Class Knowledge Overlay to Visual Feature Learning for Zero-Shot Image Classification
This work addresses the problem of generating high-quality synthesized visual features for zero-shot image classification, which is incremental as it builds on existing generative adversarial network methods to improve semantic consistency.
The paper tackles the challenge of ensuring semantic consistency between semantic and visual features in zero-shot image classification by proposing GAN-CST, a novel approach using class knowledge overlay, semi-supervised learning, and triplet loss, which achieves superior performance over state-of-the-art methods on benchmark datasets.
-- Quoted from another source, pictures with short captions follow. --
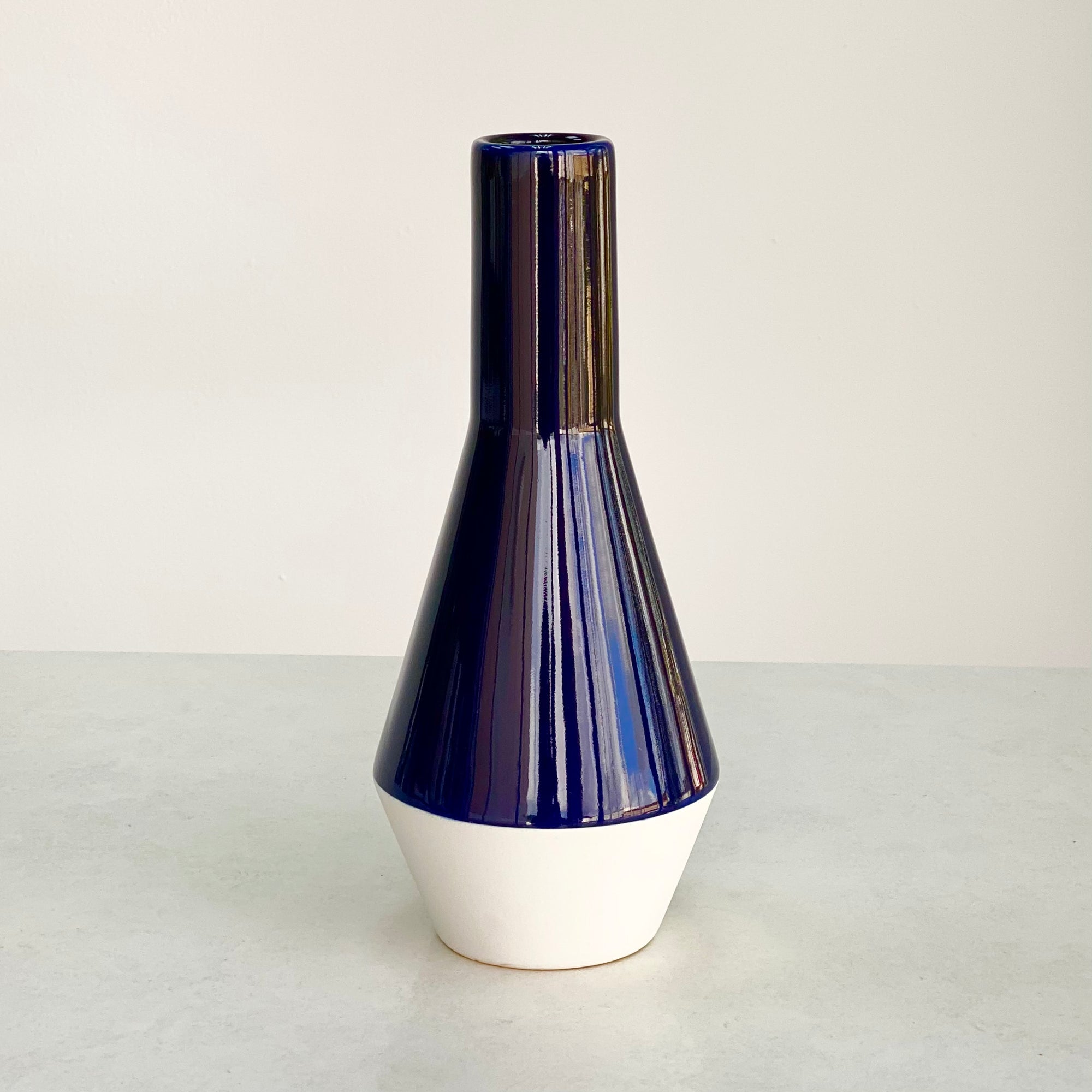 Round Curved White and Dark Blue Vase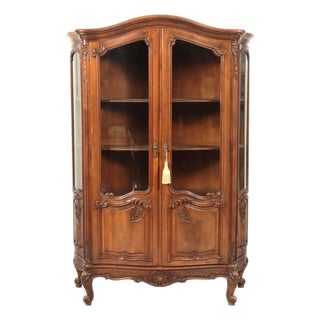 Early 20th Century Louis XV Carved Walnut Stained Vitrine Armoire For Sale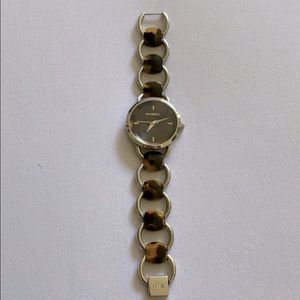 Fossil tortoise with silver chain link watch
New categories can be discovered by transforming semantic features into synthesized visual features without corresponding training samples in zero-shot image classification. Although significant progress has been made in generating high-quality synthesized visual features using generative adversarial networks, guaranteeing semantic consistency between the semantic features and visual features remains very challenging. In this paper, we propose a novel zero-shot learning approach, GAN-CST, based on class knowledge to visual feature learning to tackle the problem. The approach consists of three parts, class knowledge overlay, semi-supervised learning and triplet loss. It applies class knowledge overlay (CKO) to obtain knowledge not only from the corresponding class but also from other classes that have the knowledge overlay. It ensures that the knowledge-to-visual learning process has adequate information to generate synthesized visual features. The approach also applies a semi-supervised learning process to re-train knowledge-to-visual model. It contributes to reinforcing synthesized visual features generation as well as new category prediction. We tabulate results on a number of benchmark datasets demonstrating that the proposed model delivers superior performance over state-of-the-art approaches.